Weekly Tax Update 07 July 2021

The latest tax update and VAT round up for the week.

Accounting 641524333
Ami Jack
Published: 07 Jul 2021 Updated: 13 Apr 2023

Tax Update provides you with a round-up of the latest tax developments. Covering matters relevant to individuals, trusts, estates and businesses, it keeps you up-to-date with tax issues that may impact you or your business. If you would like to discuss any aspect in more detail, please speak to your usual Smith & Williamson contact. Alternatively, Ami Jack can introduce you to relevant specialist tax advisors within our firm.

1. General

1.1 HMRC to restart collecting tax debts

HMRC will begin to use its debt enforcement powers again from 1 September 2021. It has emphasised that at all times it will ‘take an understanding and supportive approach'. 

HMRC has published a policy paper setting out its plan to recommence collecting tax debts as economic activity resumes in the UK. Tax debt collection was temporarily suspended during the pandemic. HMRC will attempt to contact taxpayers with outstanding tax liabilities and agree a plan for payment. From 1 September 2021, HMRC may use its debt enforcement powers to begin the collection process if taxpayers ignore HMRC’s attempts to contact them or are unwilling to discuss payment plans.


1.2 SC finds a follower notice to be invalid

The SC has agreed with the CA that a follower notice failed to meet the necessary conditions to be valid. HMRC had not been sufficiently certain that its case against the taxpayer would succeed. 

The taxpayer had entered into an ‘around the world’ scheme to avoid a CGT charge. HMRC issued him with a follower notice after the CA found for HMRC in Smallwood v HMRC [2010] EWCA Civ 778. The taxpayer appealed against the follower notice, but the HC found for HMRC. The CA, however, overturned that ruling.

The SC upheld the CA’s decision. When HMRC issued the follower notice, it had concluded that it was ‘likely’ that the taxpayer would be denied the tax advantage because of the judgment in Smallwood. This degree of certainty was insufficient. The law requires HMRC to have formed the opinion that the relevant ruling ‘would’ deny the tax advantage. The SC found this requirement to mean that there was “no scope for a reasonable person to disagree that the earlier ruling denies the taxpayer the advantage”. Furthermore, the SC agreed that HMRC overstated the conclusions reached by the CA in Smallwood. HMRC had therefore misdirected itself when interpreting the judgment on which it based the follower notice in this case. The quashing of the follower notice was therefore upheld.
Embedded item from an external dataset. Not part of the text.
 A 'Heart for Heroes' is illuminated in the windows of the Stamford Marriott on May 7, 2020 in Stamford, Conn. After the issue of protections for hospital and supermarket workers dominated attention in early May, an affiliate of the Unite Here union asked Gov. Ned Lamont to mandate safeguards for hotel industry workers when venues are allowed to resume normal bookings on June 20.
R (oao Haworth) v HMRC [2021] UKSC 25


2. Private Client

2.1 UT rules on the taxation of settlement payments

The UT has overturned an FTT decision on the taxation of sums paid by an employer to settle claims brought by employees. The settlement sum was only taxable to the extent that it was not used to pay for the legal and insurance costs incurred in bringing the claim. 
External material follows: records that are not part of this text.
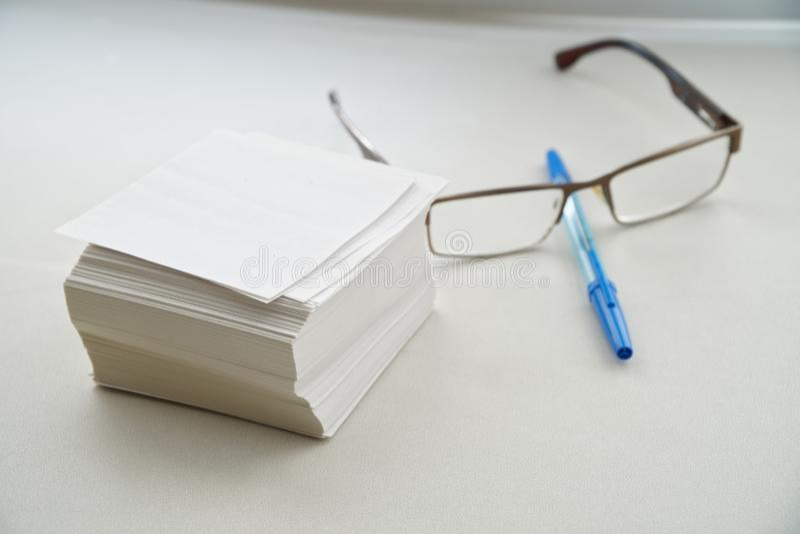 En bunt av ark för rekord, exponeringsglas och en reservoarpenna är på en vit tabell vid fönstret i kontoret Arbete på att katalo arkivbild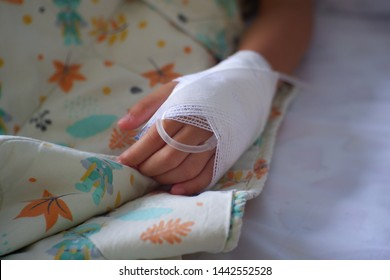Kid Patient's hand with Saline Intravenous drip.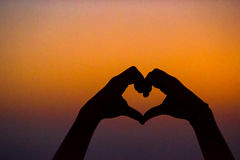 Silhouette of heart made hands at sunset Stock Photo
An employer had settled a dispute with some of its employees over unpaid overtime and hardship allowances. The total payment was comprised of agreed court costs and a settlement sum. The employees paid their legal and insurance costs relating to the case out of the settlement sum. HMRC argued that the total settlement sum was employment income subject to IT. The taxpayer, one of the claimants, argued that the portion of the settlement sum used to pay legal and insurance costs was not employment income subject to IT.
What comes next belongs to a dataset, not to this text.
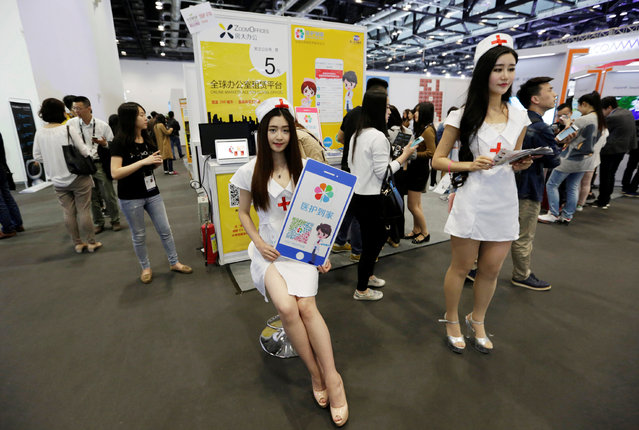 Models dressed as nurses promote a mobile medical service to home during the Global Mobile Internet Conference (GMIC) in Beijing, China, April 28, 2016. (Photo by Jason Lee/Reuters)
The FTT found for HMRC based on the terms of the settlement agreement. It held that the settlement sum arose from the taxpayer’s employment and the use of those funds to pay legal and insurance costs did not change the nature of the settlement sum. The UT overturned this decision. It ruled that that sums used to pay legal and insurance costs did not differ from the agreed court costs except insofar as the former were not yet ascertained at the time of the settlement agreement. Furthermore, even if the amount used to pay the legal and insurance costs arose by reason of the employment, it was not profit of the taxpayer from his employment. The taxpayer’s profit from his employment was limited to the settlement sum less the costs he had to incur to obtain that payment. Only that amount was subject to IT. The amounts used to pay legal and insurance costs were therefore not taxable employment income.

Keith Murphy v HMRC [2021] UKUT 152 (TCC)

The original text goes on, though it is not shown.